Would you describe Brooklyn’s MFA in fiction as highly literary or broader in focus?
Although our students have gone on to write in a variety of genres—our alums have published literary novels and short story collections, young adult novels, children’s novels, mysteries, etc.—our program’s primary focus is on the creation of literary fiction.
I know this can be difficult to define, but with applications for the following year due soon, what does Brooklyn look for in MFA candidates? Specifically in their writing samples?
It is hard to define, but not necessarily hard to recognize. As Justice Potter Stewart famously said of pornography, “I know it when I see it.” We look for striking prose, and for a command of language, character, and narrative. We look for confidence, nuance, and emotion. We don’t seek out any particular style or approach—in our opinion, excellent writing justifies its own means. Although the manuscript is by far the most important piece of the application, we also care about getting a sense of the person behind the writing. The personal statement, as such, is an important component of the application.
If you could provide a piece of advice for incoming students, what would it be?
Take advantage of the social resources that your MFA program provides. You’ll need willing readers (and friends with whom to commiserate and celebrate) for the rest of your writing life.

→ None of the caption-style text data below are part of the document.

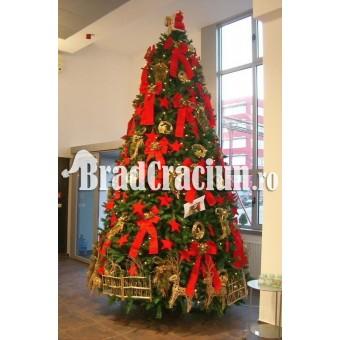 """Brad de Craciun 450 cm """"fundite si reni"""""""
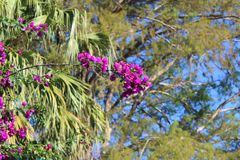 Purple flower tree in a sunny day royalty free stock photography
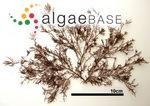 Gelidium amansii f. elegans (Kützing) Okamura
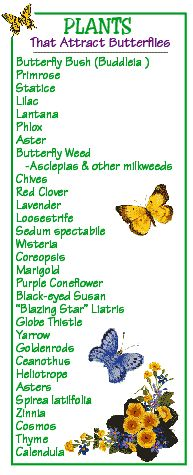 "Plants That Attract Butterflies (follow link for more: ""Tips to Help Attract Butterflies to Your Garden"")"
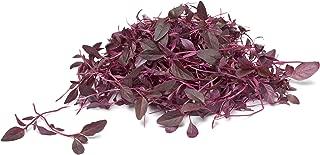 Amaranth, Red Garnet - Organic Sprouting Seeds 1 OZ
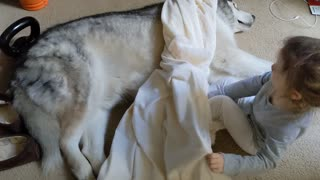 Precious little girl covers sleeping dog with a blanket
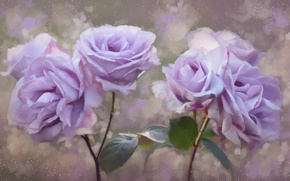 Wallpaper roses, petals, painting, flowers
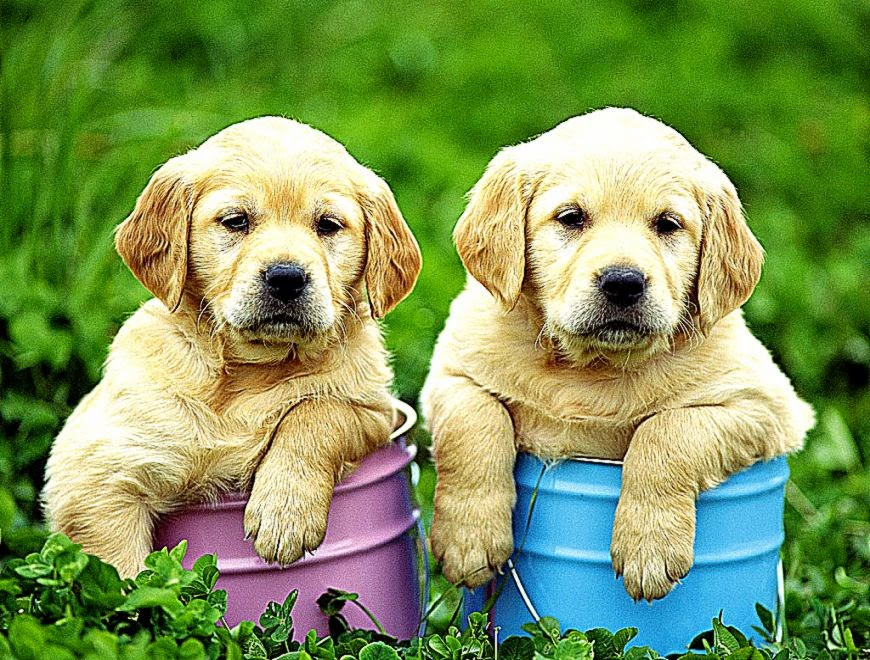 yellow lab puppy wallpaper - photo #7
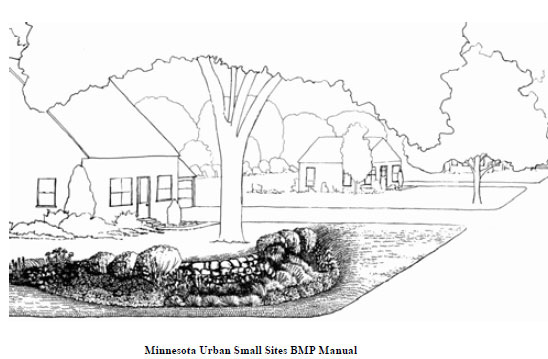 Line drawing of a rain garden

Many students are tempted to use their two years to polish and perfect an existing novel draft, for instance, or an existing collection of short stories. It’s often a better use of time for students to write a body of fresh new work—in doing so, students are often forced to take risks, try out different voices and styles, and discover new approaches to their writing practice.
How does the environment of Brooklyn and Manhattan play into the experience of pursuing an MFA at Brooklyn?

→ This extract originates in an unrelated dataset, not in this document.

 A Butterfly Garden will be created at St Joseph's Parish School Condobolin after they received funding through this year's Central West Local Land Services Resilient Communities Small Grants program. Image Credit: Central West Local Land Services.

Students at Brooklyn College have access to all the city’s resources—to jobs and internships at publishing houses, magazines, and literary journals; to readings and book parties; to the Brooklyn Book Festival; to adjunct teaching jobs at various CUNY campuses; to wonderful independent bookstores and writers’ spaces; to panels, colloquia, and craft lectures. Our students, alumni, and faculty receive updates on many such events, opportunities, and resources via a weekly MFA newsletter. Some students choose to take copious advantage of these opportunities—our graduates have started successful literary journals, such as Electric Literature’s Recommended Reading; some students frequently give readings, write book reviews for lit blogs and magazines, and take on literary internships, to list just a few examples. (Our playwriting students are especially active in the Brooklyn/Manhattan scene—the directors of the playwriting program take special care to help students gain access to the New York theater world, and to help them find venues for producing their own plays.)
Many of our students, however, prefer to focus on their own writing during the program, and they only dip into the literary scene of Brooklyn and Manhattan on occasion. Our campus, located at the end of the 2 and 5 trains, provides a respite from the bustling city; students have the quiet and space to pursue their own work here, and it is quite possible for them to opt out of the literary scene if they wish. In this sense, I think that Brooklyn College students have the best of both worlds—they have access to the dynamism and opportunity of the city’s literary offerings, and also to the quiet, immersive, calm atmosphere provided by our campus.